Olivier May 18, 2020 um 10:54 am

Nate, IANAL but I think the textbook suit has a lot of merit, on the contrary. They are not suing against the rising cost of books per se but against certain anti-competitive practices, which the US still has laws against on its books, even if they are seldom enforced nowadays.

This is has similarities to the (successful!) case against agency pricing in that this orwellian "access" program seeks to make textbook discounting impossible.


Disgusting Dude May 18, 2020 um 11:39 am

It’s not about book pricing but about being forced to buy a book (digital or print) at all.
And what source and format to buy from.
A lot of the merit or lack of same will depend on discovery and the university’s argument.

They can always argue that requiring an unbundled purchase is no different from bundling the cost of the book into tuition. Some Universities do that.
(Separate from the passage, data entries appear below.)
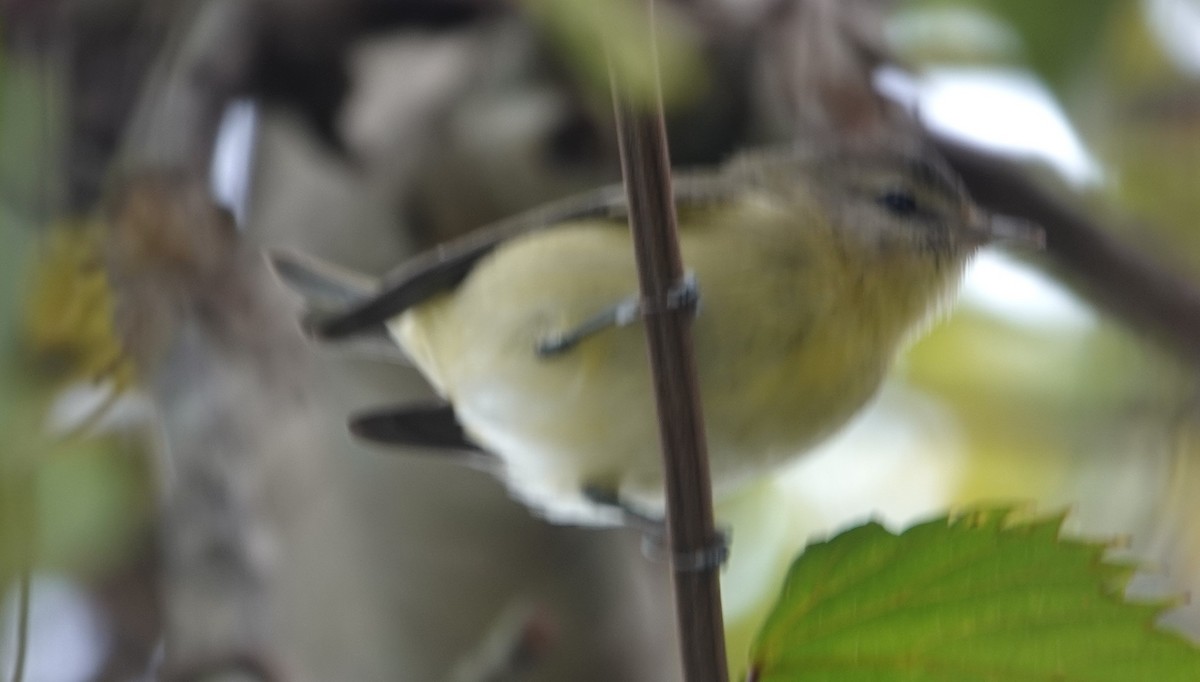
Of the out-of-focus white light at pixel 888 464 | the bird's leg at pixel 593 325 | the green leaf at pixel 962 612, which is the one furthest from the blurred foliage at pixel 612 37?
the out-of-focus white light at pixel 888 464

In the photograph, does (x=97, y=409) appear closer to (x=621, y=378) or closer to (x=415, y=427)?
(x=415, y=427)

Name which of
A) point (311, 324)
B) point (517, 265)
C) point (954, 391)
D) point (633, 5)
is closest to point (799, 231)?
point (517, 265)

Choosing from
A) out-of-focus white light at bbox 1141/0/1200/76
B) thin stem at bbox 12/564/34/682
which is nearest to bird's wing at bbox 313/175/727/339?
thin stem at bbox 12/564/34/682

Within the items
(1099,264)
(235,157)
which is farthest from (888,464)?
(235,157)

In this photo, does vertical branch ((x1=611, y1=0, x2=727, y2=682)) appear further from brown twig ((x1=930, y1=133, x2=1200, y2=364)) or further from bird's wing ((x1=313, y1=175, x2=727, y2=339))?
brown twig ((x1=930, y1=133, x2=1200, y2=364))

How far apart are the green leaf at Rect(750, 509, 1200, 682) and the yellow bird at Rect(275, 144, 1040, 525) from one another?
0.34m

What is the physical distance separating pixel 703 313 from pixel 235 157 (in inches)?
25.4

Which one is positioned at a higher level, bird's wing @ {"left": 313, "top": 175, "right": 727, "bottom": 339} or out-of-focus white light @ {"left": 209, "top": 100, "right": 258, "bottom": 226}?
out-of-focus white light @ {"left": 209, "top": 100, "right": 258, "bottom": 226}

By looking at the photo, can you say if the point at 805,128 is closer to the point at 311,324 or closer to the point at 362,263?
the point at 362,263

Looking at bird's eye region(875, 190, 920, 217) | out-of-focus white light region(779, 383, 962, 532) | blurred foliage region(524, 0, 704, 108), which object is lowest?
out-of-focus white light region(779, 383, 962, 532)

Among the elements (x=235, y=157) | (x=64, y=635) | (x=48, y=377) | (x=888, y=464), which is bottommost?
(x=64, y=635)

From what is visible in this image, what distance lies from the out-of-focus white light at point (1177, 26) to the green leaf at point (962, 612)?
0.95 metres

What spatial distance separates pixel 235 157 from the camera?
122cm

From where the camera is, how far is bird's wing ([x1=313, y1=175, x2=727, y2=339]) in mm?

On the other hand they are arguing conspiracy price fixing.
If the textbook publishers are as stupid in coordinating, leaving smoking guns and fingerprints all over like the BPHs in the Agency antitrust suit and discovery unearths it things could get interesting.
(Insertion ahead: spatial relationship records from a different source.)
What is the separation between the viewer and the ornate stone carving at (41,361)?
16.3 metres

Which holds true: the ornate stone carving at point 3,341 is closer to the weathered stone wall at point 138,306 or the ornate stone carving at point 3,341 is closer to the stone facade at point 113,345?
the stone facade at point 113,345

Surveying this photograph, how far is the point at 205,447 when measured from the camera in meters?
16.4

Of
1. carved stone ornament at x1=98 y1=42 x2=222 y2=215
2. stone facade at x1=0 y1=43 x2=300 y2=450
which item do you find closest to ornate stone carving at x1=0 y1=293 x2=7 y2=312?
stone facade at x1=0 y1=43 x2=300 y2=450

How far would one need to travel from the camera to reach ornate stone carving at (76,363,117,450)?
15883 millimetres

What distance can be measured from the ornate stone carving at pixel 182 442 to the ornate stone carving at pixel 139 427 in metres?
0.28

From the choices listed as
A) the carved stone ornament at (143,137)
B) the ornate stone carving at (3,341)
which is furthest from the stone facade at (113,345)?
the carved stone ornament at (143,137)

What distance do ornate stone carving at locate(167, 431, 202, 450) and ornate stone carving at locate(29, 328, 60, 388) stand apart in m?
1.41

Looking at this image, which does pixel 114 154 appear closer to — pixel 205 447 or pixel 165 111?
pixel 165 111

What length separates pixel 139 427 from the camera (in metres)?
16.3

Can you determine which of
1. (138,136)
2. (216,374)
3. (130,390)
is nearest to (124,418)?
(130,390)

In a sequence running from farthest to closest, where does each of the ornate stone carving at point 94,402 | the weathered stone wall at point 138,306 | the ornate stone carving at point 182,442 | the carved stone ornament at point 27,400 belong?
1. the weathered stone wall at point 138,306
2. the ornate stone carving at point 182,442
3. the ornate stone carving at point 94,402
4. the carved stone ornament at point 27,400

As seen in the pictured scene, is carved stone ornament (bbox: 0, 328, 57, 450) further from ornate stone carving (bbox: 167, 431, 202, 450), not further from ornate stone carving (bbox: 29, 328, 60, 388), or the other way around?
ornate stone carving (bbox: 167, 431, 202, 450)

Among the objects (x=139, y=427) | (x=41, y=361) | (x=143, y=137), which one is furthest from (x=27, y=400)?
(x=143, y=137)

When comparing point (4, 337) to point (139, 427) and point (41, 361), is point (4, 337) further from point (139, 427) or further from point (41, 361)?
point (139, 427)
There’s also the matter of whether the universities (and/or professors) are getting getting kickbacks and there are alternate and cheaper sources for the books elsewhere there might be a RICO case against tbe universities.
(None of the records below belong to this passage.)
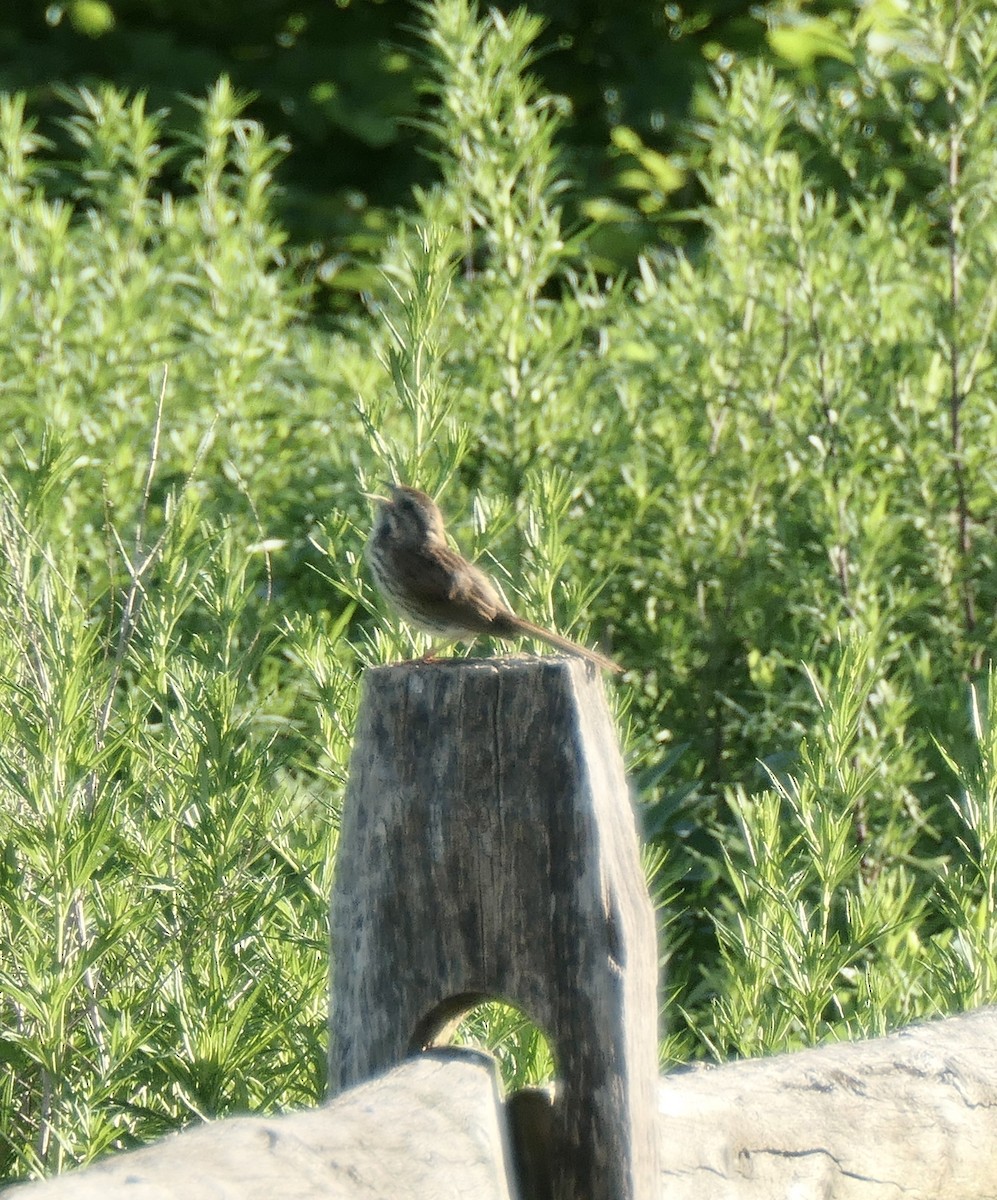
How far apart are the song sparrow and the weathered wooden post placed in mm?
420

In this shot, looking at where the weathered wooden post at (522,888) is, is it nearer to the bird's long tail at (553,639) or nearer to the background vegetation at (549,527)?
the bird's long tail at (553,639)

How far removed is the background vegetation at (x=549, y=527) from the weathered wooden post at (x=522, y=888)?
20.9 inches

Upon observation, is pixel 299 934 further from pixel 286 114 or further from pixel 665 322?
pixel 286 114

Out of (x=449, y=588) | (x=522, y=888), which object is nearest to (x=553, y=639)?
(x=449, y=588)

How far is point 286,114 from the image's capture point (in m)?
8.97

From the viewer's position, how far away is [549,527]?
2777 millimetres

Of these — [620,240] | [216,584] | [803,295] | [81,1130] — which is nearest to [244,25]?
[620,240]

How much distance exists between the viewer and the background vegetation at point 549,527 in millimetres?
2494

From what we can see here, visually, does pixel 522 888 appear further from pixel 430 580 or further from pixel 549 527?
pixel 549 527

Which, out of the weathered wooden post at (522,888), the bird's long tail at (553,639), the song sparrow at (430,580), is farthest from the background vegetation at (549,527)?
the weathered wooden post at (522,888)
It’s not a slam dunk like Agency but the setup does make hijinks possible.
Bears watching.


Xavier Basora May 18, 2020 um 2:44 pm

Nate

I know why it’s hard to read now

1) reading fatigue. You can only read so much before feeling saturated
2) stress from being stuck at home and limited outdoor activities.

Those are the main reasons

xavier


Peter Winkler May 18, 2020 um 10:24 pm

The first and last stories appear to be contradictory.

Nate Hoffelder May 19, 2020 um 7:07 am

you know, I actually hadn’t noticed – but you are correct, LOL


Adrijus from RockingBookCovers. May 19, 2020 um 12:04 pm

Great to see reading doubled. Finally!

But weird thrillers and crime being are dominant. I personally don’t avoid those either, but I prefer supernatural/fantasy/Scifi now to escape and detach.